→ Selected text
|---|
EXCERPTS
Am I happy with the 2018 federal budget? Well, many of the items in it can be found in this year’s and past Alternative Federal Budgets (AFB), which of course is a good thing. But in general I’d say this is an ambition constrained budget. The government had the fiscal space and public support to do much more and didn’t.
The gender analysis is strong, as it was last year, and my colleague Kate McInturff has analyzed that in more detail here. But to put no new money toward a national child care plan? That’s a pretty big oversight.
What we did get, as telegraphed before the budget, is a new employment insurance-linked “use it or lose it” paternity leave providing an additional five weeks of leave for the second parent (generally the father). Unfortunately, the replacement rate (the amount you get while on leave) remains at a relatively low 55% of wages.
In Quebec, that replacement rate is commonly 70% (although it varies depending on several options). Based on the numbers of Quebec fathers who take the leave, we can estimate that had the full Quebec model been implemented across Canada, 174,000 fathers and 58,000 mothers would have used the EI parental leave program. We can guess far fewer will use it at only 55%.
The only substantive poverty reduction measure in today’s budget is the small improvement in the Working Income Tax Benefit (WITB), renamed the Canada Working Benefit. The increase is worth about $200 a person at the maximum. It was initially meant to only offset the increase in Canada Pension Plan contributions, but in this budget it was further improved. Given the small amount of the increase, this measure will have a limited impact on poverty rates: the budget estimates it will lift about 70,000 out of poverty, which would reduce the poverty rate by 0.2% points. That’s a pretty small change, but at least it’s a change in the right direction.
Canada’s research granting councils (SSHRC, NSERC and CIHR) will get an average $650 million boost in funding per year over the next five years, which will be especially important to the National Research Council (NRC). Unfortunately, the Industrial Research Assistance Program (funding for private research instead of public university research) is receiving more than the NRC.
Funding on Indigenous programs also receives roughly an additional billion dollars a year. The focus was mostly on health care for remote communities, local control of health spending and higher quality care. As part of that billion dollars, the federal government finally commits the roughly $200 million a year mandated by the Human Rights Tribunal relating to dramatic underfunding of child and family services on reserves. Notably missing, however, is more detail for on-reserve housing and the building of governance capacity.
For people like me, who track these issues in detail, there are several new lines of funding at Statistics Canada to look at better data disaggregation by gender, race and Indigenous identity, which will bear fruit in the coming years.
|---|
→ Check your understanding
(1) Please copy the budget commentary word for word, starting at "Funding on Indigenous" and ending at "of governance capacity.".
(2) According to the budget commentary, what replacement rate does the new paternity leave pay while on leave?
(3) Write the next part of the budget commentary, picking up after its final sentence about new Statistics Canada funding.

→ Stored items
|---|
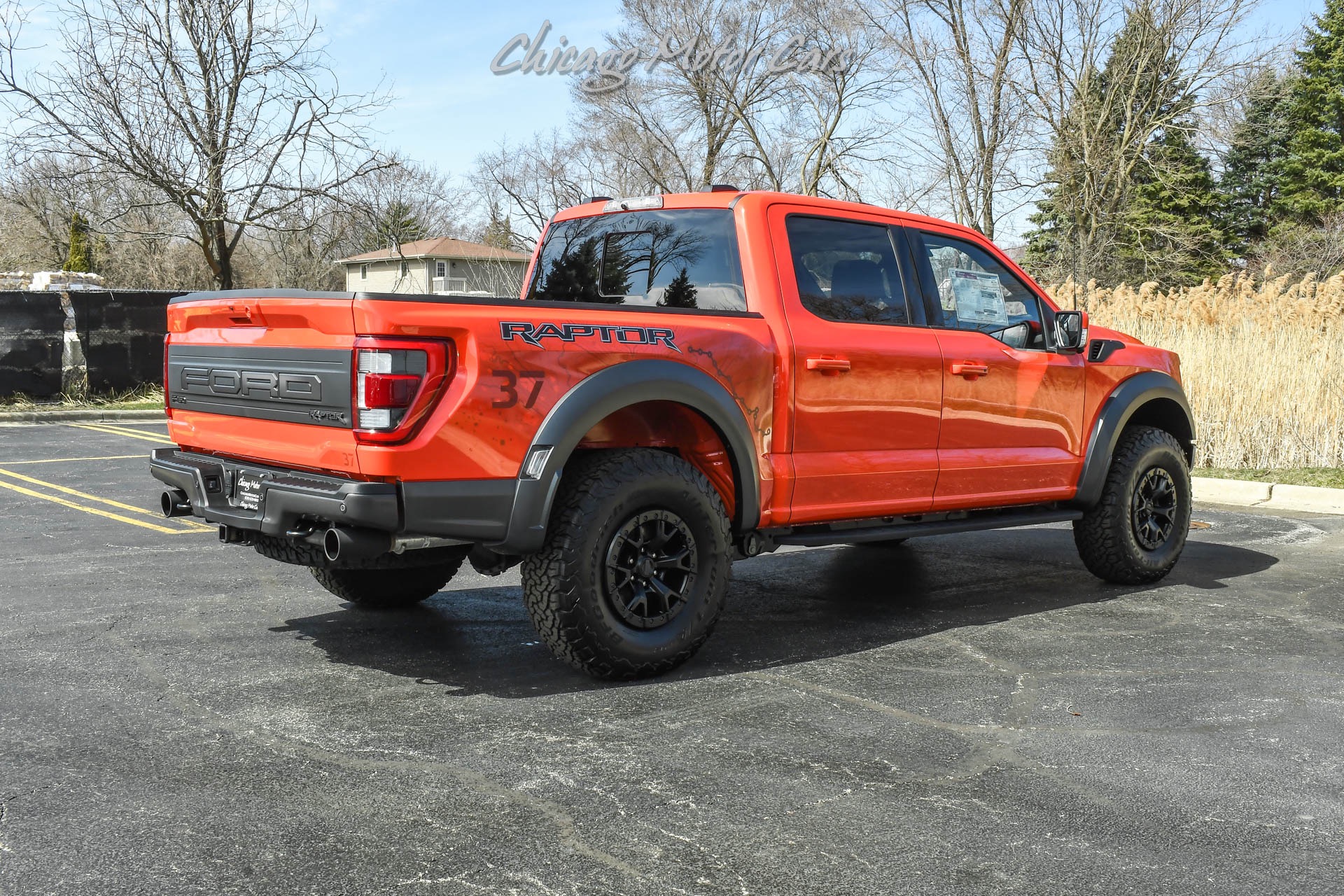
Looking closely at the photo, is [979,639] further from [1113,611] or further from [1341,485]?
[1341,485]

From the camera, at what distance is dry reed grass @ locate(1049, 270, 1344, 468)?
1204cm

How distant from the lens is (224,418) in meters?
5.01

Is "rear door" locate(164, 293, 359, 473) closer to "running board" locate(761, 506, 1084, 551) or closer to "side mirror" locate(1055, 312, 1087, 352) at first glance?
"running board" locate(761, 506, 1084, 551)

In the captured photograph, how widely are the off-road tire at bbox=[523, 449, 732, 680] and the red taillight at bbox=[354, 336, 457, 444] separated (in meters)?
0.75

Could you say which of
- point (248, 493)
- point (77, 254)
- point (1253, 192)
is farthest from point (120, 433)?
point (1253, 192)

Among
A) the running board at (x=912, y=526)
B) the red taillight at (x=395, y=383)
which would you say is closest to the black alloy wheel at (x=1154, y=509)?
the running board at (x=912, y=526)

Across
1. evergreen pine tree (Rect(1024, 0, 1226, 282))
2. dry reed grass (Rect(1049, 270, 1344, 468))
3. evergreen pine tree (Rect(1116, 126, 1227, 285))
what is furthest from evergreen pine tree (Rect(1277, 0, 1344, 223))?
dry reed grass (Rect(1049, 270, 1344, 468))

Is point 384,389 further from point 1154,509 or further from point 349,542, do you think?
point 1154,509

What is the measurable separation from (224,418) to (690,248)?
7.16ft

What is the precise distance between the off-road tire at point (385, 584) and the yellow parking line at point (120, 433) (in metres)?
8.78

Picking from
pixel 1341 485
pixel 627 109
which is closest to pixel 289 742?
pixel 1341 485

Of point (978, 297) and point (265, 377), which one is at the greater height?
point (978, 297)

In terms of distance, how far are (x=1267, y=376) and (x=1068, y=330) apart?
6833mm

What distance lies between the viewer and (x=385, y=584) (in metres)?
6.14
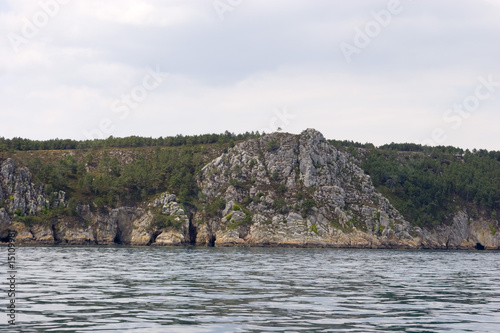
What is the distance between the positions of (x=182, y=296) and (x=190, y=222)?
151 meters

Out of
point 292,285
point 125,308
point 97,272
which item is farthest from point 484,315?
point 97,272

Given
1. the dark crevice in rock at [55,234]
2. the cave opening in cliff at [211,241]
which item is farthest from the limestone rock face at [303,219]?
the dark crevice in rock at [55,234]

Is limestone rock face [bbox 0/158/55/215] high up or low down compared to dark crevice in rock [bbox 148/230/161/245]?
up

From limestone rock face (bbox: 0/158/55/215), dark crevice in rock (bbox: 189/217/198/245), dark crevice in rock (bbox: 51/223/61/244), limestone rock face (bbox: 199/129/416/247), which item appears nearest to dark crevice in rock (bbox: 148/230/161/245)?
dark crevice in rock (bbox: 189/217/198/245)

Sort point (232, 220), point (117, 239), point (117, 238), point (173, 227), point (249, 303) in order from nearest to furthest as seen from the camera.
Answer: point (249, 303) → point (173, 227) → point (117, 239) → point (117, 238) → point (232, 220)

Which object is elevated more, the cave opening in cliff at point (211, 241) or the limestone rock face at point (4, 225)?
the limestone rock face at point (4, 225)

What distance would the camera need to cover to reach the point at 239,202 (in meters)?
194

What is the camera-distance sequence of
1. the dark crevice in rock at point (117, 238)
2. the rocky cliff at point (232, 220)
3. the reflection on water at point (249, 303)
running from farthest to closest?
the dark crevice in rock at point (117, 238) < the rocky cliff at point (232, 220) < the reflection on water at point (249, 303)

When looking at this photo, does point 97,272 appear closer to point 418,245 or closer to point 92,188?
point 92,188

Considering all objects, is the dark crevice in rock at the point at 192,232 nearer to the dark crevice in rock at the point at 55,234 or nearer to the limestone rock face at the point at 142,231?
the limestone rock face at the point at 142,231

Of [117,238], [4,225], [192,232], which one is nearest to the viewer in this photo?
[4,225]

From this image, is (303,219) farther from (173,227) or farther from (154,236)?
Result: (154,236)

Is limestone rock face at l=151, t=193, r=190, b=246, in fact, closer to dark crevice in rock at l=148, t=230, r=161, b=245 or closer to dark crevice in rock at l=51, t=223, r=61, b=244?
dark crevice in rock at l=148, t=230, r=161, b=245

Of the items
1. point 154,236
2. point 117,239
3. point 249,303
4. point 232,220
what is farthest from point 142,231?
point 249,303
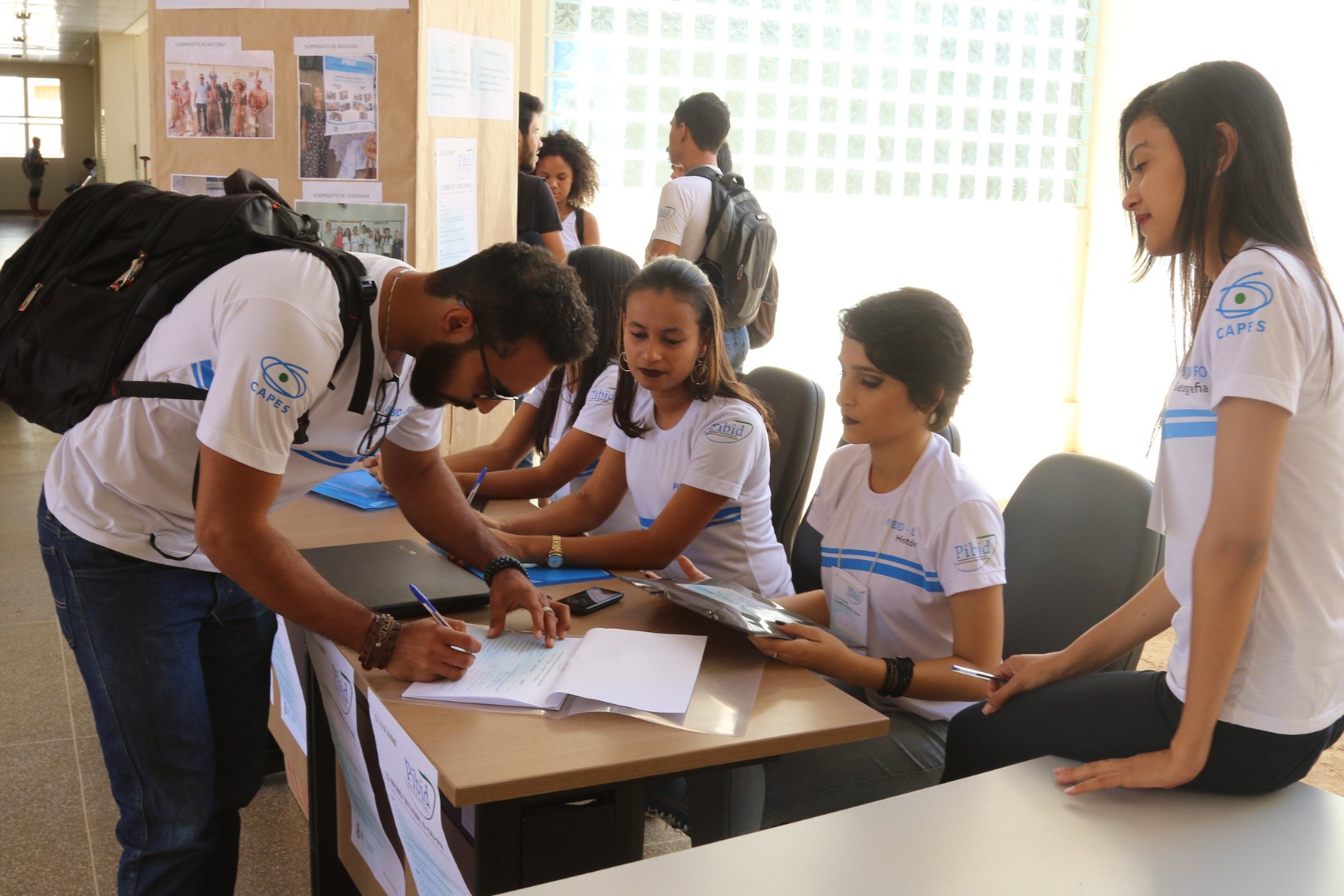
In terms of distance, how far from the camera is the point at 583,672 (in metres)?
1.35

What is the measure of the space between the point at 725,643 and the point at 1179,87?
890 millimetres

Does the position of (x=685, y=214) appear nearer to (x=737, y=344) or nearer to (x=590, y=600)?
(x=737, y=344)

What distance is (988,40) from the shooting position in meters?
5.40

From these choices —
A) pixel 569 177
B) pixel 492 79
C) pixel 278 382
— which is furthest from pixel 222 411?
pixel 569 177

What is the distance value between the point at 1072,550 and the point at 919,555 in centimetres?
24

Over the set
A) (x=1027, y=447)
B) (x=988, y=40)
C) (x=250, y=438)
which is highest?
(x=988, y=40)

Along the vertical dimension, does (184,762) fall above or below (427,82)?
below

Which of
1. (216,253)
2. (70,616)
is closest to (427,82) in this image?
(216,253)

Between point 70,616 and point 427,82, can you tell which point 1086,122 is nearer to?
point 427,82

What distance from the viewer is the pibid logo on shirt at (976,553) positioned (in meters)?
1.58

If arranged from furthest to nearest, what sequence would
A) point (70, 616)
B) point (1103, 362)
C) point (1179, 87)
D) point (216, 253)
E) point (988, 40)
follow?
1. point (1103, 362)
2. point (988, 40)
3. point (70, 616)
4. point (216, 253)
5. point (1179, 87)

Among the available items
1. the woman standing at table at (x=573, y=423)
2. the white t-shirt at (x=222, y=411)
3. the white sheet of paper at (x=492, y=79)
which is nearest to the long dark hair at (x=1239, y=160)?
the white t-shirt at (x=222, y=411)

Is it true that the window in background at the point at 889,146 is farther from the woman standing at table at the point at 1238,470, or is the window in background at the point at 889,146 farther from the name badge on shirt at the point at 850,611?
the woman standing at table at the point at 1238,470

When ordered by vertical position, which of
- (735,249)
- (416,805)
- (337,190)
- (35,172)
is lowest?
(416,805)
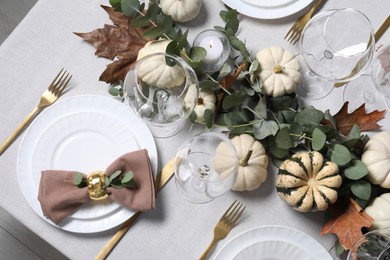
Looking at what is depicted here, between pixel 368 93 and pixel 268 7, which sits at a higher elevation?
pixel 268 7

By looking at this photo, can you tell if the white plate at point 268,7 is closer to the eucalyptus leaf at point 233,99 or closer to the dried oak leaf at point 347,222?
the eucalyptus leaf at point 233,99

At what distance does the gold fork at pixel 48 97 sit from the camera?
3.17ft

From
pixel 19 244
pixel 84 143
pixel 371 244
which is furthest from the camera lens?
pixel 19 244

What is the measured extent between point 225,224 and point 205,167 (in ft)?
0.38

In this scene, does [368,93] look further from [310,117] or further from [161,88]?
[161,88]

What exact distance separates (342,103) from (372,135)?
8 centimetres

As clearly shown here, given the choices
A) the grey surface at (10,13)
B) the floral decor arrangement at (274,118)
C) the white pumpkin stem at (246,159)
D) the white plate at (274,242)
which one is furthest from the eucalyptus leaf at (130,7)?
the grey surface at (10,13)

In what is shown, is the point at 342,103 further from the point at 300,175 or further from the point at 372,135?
the point at 300,175

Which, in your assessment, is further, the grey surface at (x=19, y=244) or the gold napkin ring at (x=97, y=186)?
the grey surface at (x=19, y=244)

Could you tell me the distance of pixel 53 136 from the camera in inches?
37.8

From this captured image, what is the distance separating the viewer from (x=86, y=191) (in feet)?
3.02

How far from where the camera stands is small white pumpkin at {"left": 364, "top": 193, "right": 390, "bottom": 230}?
|---|
→ Task responses
(1)
Funding on Indigenous programs also receives roughly an additional billion dollars a year. The focus was mostly on health care for remote communities, local control of health spending and higher quality care. As part of that billion dollars, the federal government finally commits the roughly $200 million a year mandated by the Human Rights Tribunal relating to dramatic underfunding of child and family services on reserves. Notably missing, however, is more detail for on-reserve housing and the building of governance capacity.

(2) 55% of wages.

(3)
International development funding is seeing a 10% increase by 2022, which will go toward the feminist international assistance program previously announced. This is the first time in a long time that we’re seeing the overseas development window actually grow, although we’re nowhere near the 0.7% of gross national income (GNI) that Lester B. Pearson envisioned, and this increase in dollars is insufficient to offset the steady decrease in Canada’s spending-to-GNI ratio as the economy grows much faster than scheduled.
While there are some technical additions on the taxation of private corporations, there are no further steps in the budget to close Canada’s costliest and most unfair tax expenditures. There is no targeting of the stock option deduction, the capital gains inclusion rate or the list of other legal loopholes built for Canada’s rich to avoid their fair share of taxes. It may be that Morneau’s fall fight on private corporations and income splitting has dampened the Liberal government’s interest in this important source of revenue and equity, but that would be a real shame.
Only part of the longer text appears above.